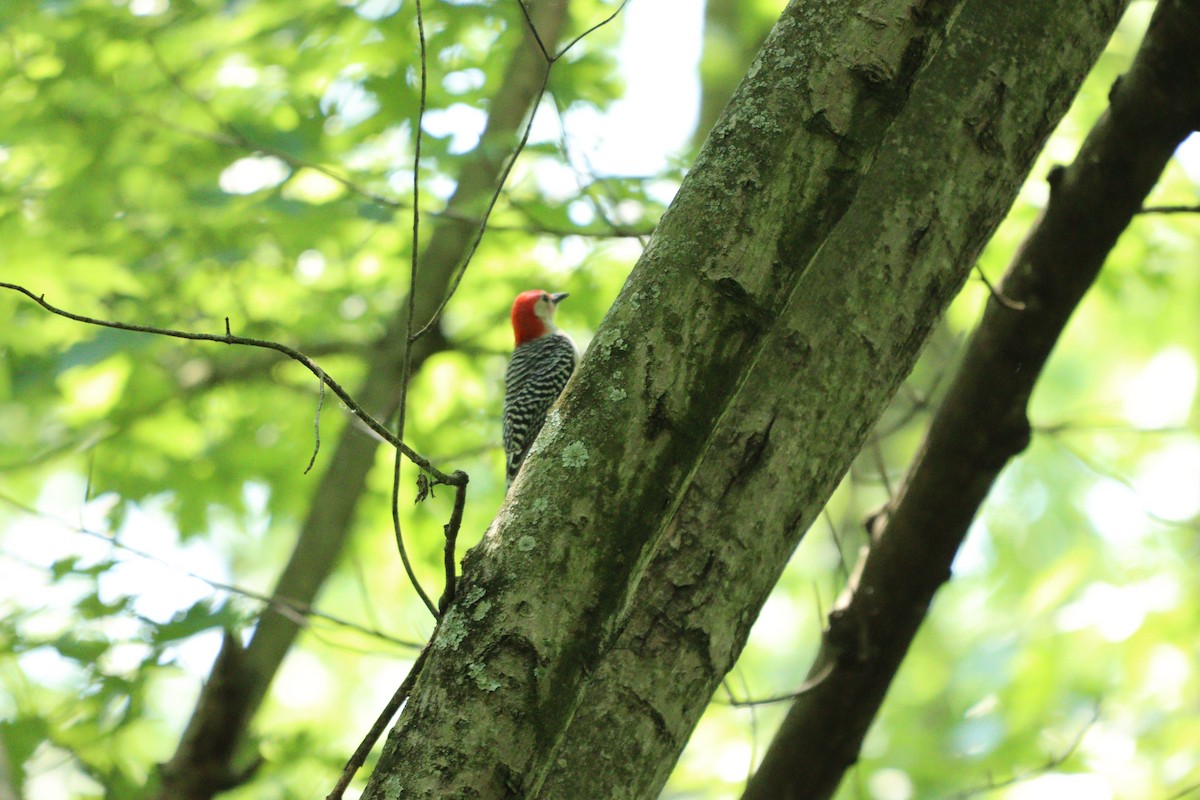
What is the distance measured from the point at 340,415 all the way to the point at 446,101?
1769 millimetres

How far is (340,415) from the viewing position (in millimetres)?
5234

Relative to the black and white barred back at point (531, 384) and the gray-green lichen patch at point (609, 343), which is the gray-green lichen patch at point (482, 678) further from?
the black and white barred back at point (531, 384)

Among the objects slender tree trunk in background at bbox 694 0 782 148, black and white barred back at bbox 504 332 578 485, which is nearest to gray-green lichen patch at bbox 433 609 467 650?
black and white barred back at bbox 504 332 578 485

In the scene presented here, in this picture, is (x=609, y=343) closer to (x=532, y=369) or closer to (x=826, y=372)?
(x=826, y=372)

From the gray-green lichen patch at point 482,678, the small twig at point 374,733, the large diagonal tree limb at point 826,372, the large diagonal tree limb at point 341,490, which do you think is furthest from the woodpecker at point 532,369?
the gray-green lichen patch at point 482,678

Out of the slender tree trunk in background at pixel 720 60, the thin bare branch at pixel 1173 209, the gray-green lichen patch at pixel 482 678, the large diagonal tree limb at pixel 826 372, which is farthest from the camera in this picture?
the slender tree trunk in background at pixel 720 60

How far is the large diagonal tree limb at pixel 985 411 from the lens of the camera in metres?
2.48

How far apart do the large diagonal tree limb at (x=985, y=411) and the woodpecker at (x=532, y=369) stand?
2.12 metres

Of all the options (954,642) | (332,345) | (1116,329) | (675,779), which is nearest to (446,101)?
(332,345)

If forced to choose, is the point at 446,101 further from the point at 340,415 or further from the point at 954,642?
the point at 954,642

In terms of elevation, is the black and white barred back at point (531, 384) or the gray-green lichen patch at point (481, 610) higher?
the black and white barred back at point (531, 384)

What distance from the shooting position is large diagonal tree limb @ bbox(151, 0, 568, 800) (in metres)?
4.17

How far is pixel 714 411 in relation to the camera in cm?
141

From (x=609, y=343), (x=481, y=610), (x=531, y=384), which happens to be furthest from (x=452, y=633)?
(x=531, y=384)
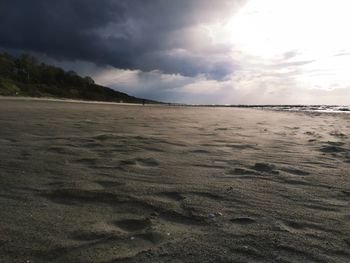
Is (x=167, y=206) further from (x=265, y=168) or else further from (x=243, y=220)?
(x=265, y=168)

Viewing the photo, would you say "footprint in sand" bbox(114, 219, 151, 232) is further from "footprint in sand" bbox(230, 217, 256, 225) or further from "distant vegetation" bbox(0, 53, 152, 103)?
"distant vegetation" bbox(0, 53, 152, 103)

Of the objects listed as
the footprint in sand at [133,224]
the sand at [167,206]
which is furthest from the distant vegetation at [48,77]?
the footprint in sand at [133,224]

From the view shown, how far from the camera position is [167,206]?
3621 mm

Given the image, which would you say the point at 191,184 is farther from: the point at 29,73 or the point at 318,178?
the point at 29,73

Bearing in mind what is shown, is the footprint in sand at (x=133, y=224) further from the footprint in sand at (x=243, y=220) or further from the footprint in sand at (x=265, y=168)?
the footprint in sand at (x=265, y=168)

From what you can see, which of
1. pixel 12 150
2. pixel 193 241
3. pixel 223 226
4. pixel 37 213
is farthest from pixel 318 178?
pixel 12 150

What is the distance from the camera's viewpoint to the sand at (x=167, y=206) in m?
2.69

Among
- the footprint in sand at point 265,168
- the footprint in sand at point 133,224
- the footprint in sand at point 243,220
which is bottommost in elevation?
the footprint in sand at point 133,224

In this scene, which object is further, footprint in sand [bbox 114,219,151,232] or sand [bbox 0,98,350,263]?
footprint in sand [bbox 114,219,151,232]

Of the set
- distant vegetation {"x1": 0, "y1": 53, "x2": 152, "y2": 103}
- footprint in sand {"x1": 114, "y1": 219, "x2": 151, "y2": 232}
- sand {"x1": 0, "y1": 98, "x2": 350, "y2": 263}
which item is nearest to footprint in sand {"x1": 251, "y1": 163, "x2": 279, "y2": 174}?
sand {"x1": 0, "y1": 98, "x2": 350, "y2": 263}

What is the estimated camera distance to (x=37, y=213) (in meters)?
3.24

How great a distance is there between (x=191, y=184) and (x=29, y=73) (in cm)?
8425

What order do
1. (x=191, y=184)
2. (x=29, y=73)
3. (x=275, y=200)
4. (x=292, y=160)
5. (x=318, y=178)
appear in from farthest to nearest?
(x=29, y=73)
(x=292, y=160)
(x=318, y=178)
(x=191, y=184)
(x=275, y=200)

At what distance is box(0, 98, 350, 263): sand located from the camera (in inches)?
106
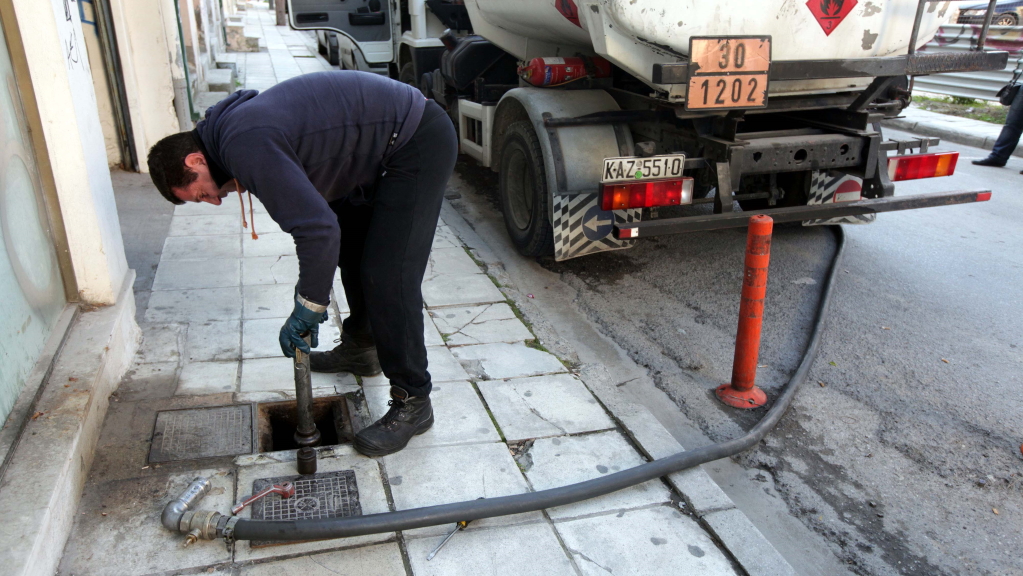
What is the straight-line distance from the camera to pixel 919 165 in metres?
4.67

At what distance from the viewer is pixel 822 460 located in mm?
3172

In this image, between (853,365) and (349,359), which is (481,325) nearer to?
(349,359)

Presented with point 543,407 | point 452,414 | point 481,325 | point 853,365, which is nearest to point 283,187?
point 452,414

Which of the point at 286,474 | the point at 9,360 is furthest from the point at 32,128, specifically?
the point at 286,474

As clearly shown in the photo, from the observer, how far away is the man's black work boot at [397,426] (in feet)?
9.49

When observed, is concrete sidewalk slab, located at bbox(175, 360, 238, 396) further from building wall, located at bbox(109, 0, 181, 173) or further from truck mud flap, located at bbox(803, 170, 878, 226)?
building wall, located at bbox(109, 0, 181, 173)

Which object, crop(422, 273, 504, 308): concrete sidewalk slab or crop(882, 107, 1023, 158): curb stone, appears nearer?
crop(422, 273, 504, 308): concrete sidewalk slab

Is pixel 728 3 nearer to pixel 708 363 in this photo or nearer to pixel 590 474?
pixel 708 363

※

> _Problem description_
Repeat the records above verbatim, with no pictures in the result.

> _Written answer_
What is the distance measured from the point at 340,415 all the way to the point at 446,101?
1769 millimetres

How far is (340,415) from the viewing position (in millimetres)?
5234

Relative to the black and white barred back at point (531, 384) and the gray-green lichen patch at point (609, 343), which is the gray-green lichen patch at point (482, 678) further from?
the black and white barred back at point (531, 384)

Among the objects slender tree trunk in background at bbox 694 0 782 148, black and white barred back at bbox 504 332 578 485, which is nearest to gray-green lichen patch at bbox 433 609 467 650?
black and white barred back at bbox 504 332 578 485

In the scene presented here, in this picture, is (x=609, y=343) closer to (x=532, y=369) or closer to (x=826, y=372)?
(x=826, y=372)

From the gray-green lichen patch at point 482,678, the small twig at point 374,733, the large diagonal tree limb at point 826,372, the large diagonal tree limb at point 341,490, which do you think is furthest from the woodpecker at point 532,369?
the gray-green lichen patch at point 482,678

Out of the slender tree trunk in background at pixel 720 60, the thin bare branch at pixel 1173 209, the gray-green lichen patch at pixel 482 678, the large diagonal tree limb at pixel 826 372, which is farthest from the camera in this picture?
the slender tree trunk in background at pixel 720 60

How far is the large diagonal tree limb at pixel 985 411 from the lens of the camera in metres?
2.48

How far apart do the large diagonal tree limb at (x=985, y=411) and the woodpecker at (x=532, y=369) stand?
2.12 metres

Of all the options (954,642) | (332,345) | (1116,329) | (675,779), which is nearest to (446,101)?
(332,345)

If forced to choose, is the point at 446,101 further from the point at 340,415 or further from the point at 954,642?
the point at 954,642

In terms of elevation, is the black and white barred back at point (531, 384) or the gray-green lichen patch at point (481, 610) higher?
the black and white barred back at point (531, 384)

What distance from the shooting position is large diagonal tree limb @ bbox(151, 0, 568, 800) (in metres)?
4.17

How far is pixel 714 411 in relation to the camera in cm?
141

From (x=609, y=343), (x=481, y=610), (x=531, y=384), which happens to be furthest from (x=452, y=633)?
(x=531, y=384)
Is (x=167, y=206) further from (x=265, y=168) or else further from (x=243, y=220)?
(x=265, y=168)

Viewing the photo, would you say "footprint in sand" bbox(114, 219, 151, 232) is further from "footprint in sand" bbox(230, 217, 256, 225) or further from "distant vegetation" bbox(0, 53, 152, 103)?
"distant vegetation" bbox(0, 53, 152, 103)

Of the objects listed as
the footprint in sand at [133,224]
the sand at [167,206]
which is furthest from the distant vegetation at [48,77]?
the footprint in sand at [133,224]

From the view shown, how far from the camera position is [167,206]?
3621 mm

Given the image, which would you say the point at 191,184 is farther from: the point at 29,73 or the point at 318,178?
the point at 29,73

Bearing in mind what is shown, is the footprint in sand at (x=133, y=224) further from the footprint in sand at (x=243, y=220) or further from the footprint in sand at (x=265, y=168)?
the footprint in sand at (x=265, y=168)

From what you can see, which of
1. pixel 12 150
2. pixel 193 241
3. pixel 223 226
4. pixel 37 213
is farthest from pixel 318 178?
pixel 12 150

What is the distance from the camera's viewpoint to the sand at (x=167, y=206) in m?
2.69

Among
- the footprint in sand at point 265,168
- the footprint in sand at point 133,224
- the footprint in sand at point 243,220
which is bottommost in elevation?
the footprint in sand at point 133,224

In this scene, which object is further, footprint in sand [bbox 114,219,151,232] or sand [bbox 0,98,350,263]?
footprint in sand [bbox 114,219,151,232]

Of the set
- distant vegetation {"x1": 0, "y1": 53, "x2": 152, "y2": 103}
- footprint in sand {"x1": 114, "y1": 219, "x2": 151, "y2": 232}
- sand {"x1": 0, "y1": 98, "x2": 350, "y2": 263}
which item is nearest to footprint in sand {"x1": 251, "y1": 163, "x2": 279, "y2": 174}?
sand {"x1": 0, "y1": 98, "x2": 350, "y2": 263}

What is the estimated camera distance to (x=37, y=213) (in meters)?
3.24

How great a distance is there between (x=191, y=184) and (x=29, y=73) (in cm)?
8425

What order do
1. (x=191, y=184)
2. (x=29, y=73)
3. (x=275, y=200)
4. (x=292, y=160)
5. (x=318, y=178)
appear in from farthest to nearest?
(x=29, y=73)
(x=292, y=160)
(x=318, y=178)
(x=191, y=184)
(x=275, y=200)

At what distance is box(0, 98, 350, 263): sand located from the camera (in inches)?
106
What is the straight-line distance from the camera to pixel 919 165 in metres?
4.67

At what distance from the viewer is pixel 822 460 located in mm?
3172

In this image, between (853,365) and (349,359), which is (481,325) nearer to?
(349,359)

Presented with point 543,407 | point 452,414 | point 481,325 | point 853,365, which is nearest to point 283,187?
point 452,414

Which of the point at 286,474 | the point at 9,360 is furthest from the point at 32,128, specifically?
the point at 286,474

As clearly shown in the photo, from the observer, how far away is the man's black work boot at [397,426] (in feet)?
9.49

When observed, is concrete sidewalk slab, located at bbox(175, 360, 238, 396) further from building wall, located at bbox(109, 0, 181, 173) or further from truck mud flap, located at bbox(803, 170, 878, 226)?
building wall, located at bbox(109, 0, 181, 173)

Which object, crop(422, 273, 504, 308): concrete sidewalk slab or crop(882, 107, 1023, 158): curb stone, appears nearer?
crop(422, 273, 504, 308): concrete sidewalk slab

Is pixel 728 3 nearer to pixel 708 363 in this photo or nearer to pixel 590 474?
pixel 708 363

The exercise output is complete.